The New York Red Bulls have their own agenda Sunday on the final day of the MLS regular season. But they have no problem spoiling Toronto FC's bid for the Supporters' Shield in the process.
The Red Bulls (8-9-5) enter Decision Day in seventh place in the Eastern Conference, looking to overtake the New England Revolution and avoid the playoff play-in game that the seventh- through 10th-place teams in the East have to go through.
"We know we're going to be up for the challenge," Red Bulls interim head coach Bradley Carnell said Saturday. "We don't want any opposition playing on our turf thinking about any celebrations of any Supporters' Shield ... So there's definitely a lot for us to gain as a team and as well we can spoil a few hopes of some other teams."
Toronto (13-4-5) needs to pick up more points on the day than Philadelphia (13-4-5), which hosts New England, in order to hoist the trophy that goes to the team with the best regular-season record.
Because of pandemic-related game cancellations, MLS is ranking teams by points per game rather than total points this season. Should Toronto and Philadelphia both win Sunday, they would be tied on points and victories with the Union holding a large edge in the next tiebreaker — goal differential per match.
Going into Sunday play, Philadelphia's goal differential per match is 1.00 while Toronto's is 0.36.
Red Bulls captain Sean Davis said his side has nothing but respect for Toronto, especially this season when the Canadian side has been forced to take up residence in Hartford due to pandemic-related travel restrictions.
"Toronto deserves a lot of credit, just because of what they've had to go through this season," he said. "They've been technically on the road the entire time. To see them just continue to chip away at it and grind out results and play well is impressive.
"In saying that, they do have an opportunity to win the Shield this weekend. For us, we see this as another game. We see this as a playoff game. That's been our mentality for the last few weeks."
The Red Bulls rallied to tie Toronto 1-1 when they met Oct. 14 in East Hartford with 17-year-old substitute Caden Clark scoring on a 77th-minute strike from distance.
"I thought we frustrated them and took away a lot of the spaces that they were trying to exploit," said Carnell, a former South African international. "And the game became progressively more frustrating for them."

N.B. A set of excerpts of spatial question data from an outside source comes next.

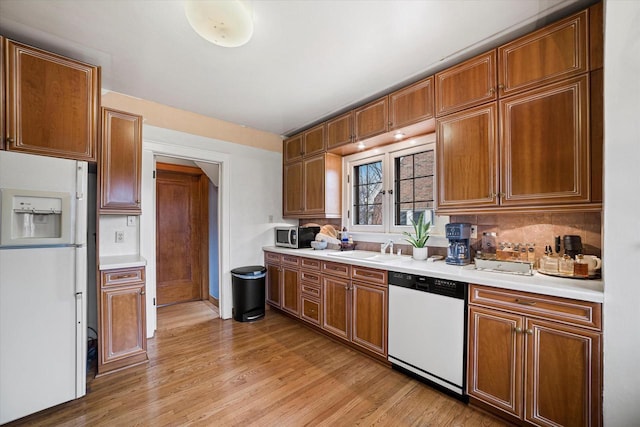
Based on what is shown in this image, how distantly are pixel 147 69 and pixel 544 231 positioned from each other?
352cm

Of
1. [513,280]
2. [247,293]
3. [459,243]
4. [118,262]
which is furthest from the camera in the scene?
[247,293]

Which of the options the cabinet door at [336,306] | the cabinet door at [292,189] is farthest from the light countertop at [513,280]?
the cabinet door at [292,189]

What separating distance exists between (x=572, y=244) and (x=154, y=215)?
3736mm

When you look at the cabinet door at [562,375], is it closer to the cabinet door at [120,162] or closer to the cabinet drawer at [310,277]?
the cabinet drawer at [310,277]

Carnell knows Toronto can do damage once they hit their stride.
"They're a really dangerous team when they start connecting their passes," he said. "And if you're one step late then you're going to be exposed."
The teams have history.
In 2009, Toronto needed just a draw in its season finale to make the post-season for the first time, but lost 5-0 to the Red Bulls.
In 2017, the two teams scuffled in the tunnel at BMO Field during halftime of Game 2 of the Eastern Conference semifinal. The two-legged series was prickly from the get-go, with Toronto complaining to the league about fan abuse of Jozy Altidore in Game 1 at Red Bull Arena.
The series ended tied 2-2 on aggregate with Toronto advancing on the away goals rule. TFC ended up capturing the MLS Cup, to add to the Supporters' Shield and Canadian Championship it had already won.
The Red Bulls are coming off a painful 5-2 loss to rival New York City FC in a game that saw them squander a 2-1 lead.
"Obviously the last result was not to standard and not to our expectations," said Carnell. "We can't wait to get on the field. The training's been excellent, the response has been good, the messages have been good. So yeah, I think the guys are itching to play again."
The NYCFC loss ended a five-game unbeaten run (2-0-3) for the Red Bulls.
The Red Bulls hold a 12-2-2 edge in games against Toronto at Red Bull Arena. The New York side is headed to its 11th straight post-season.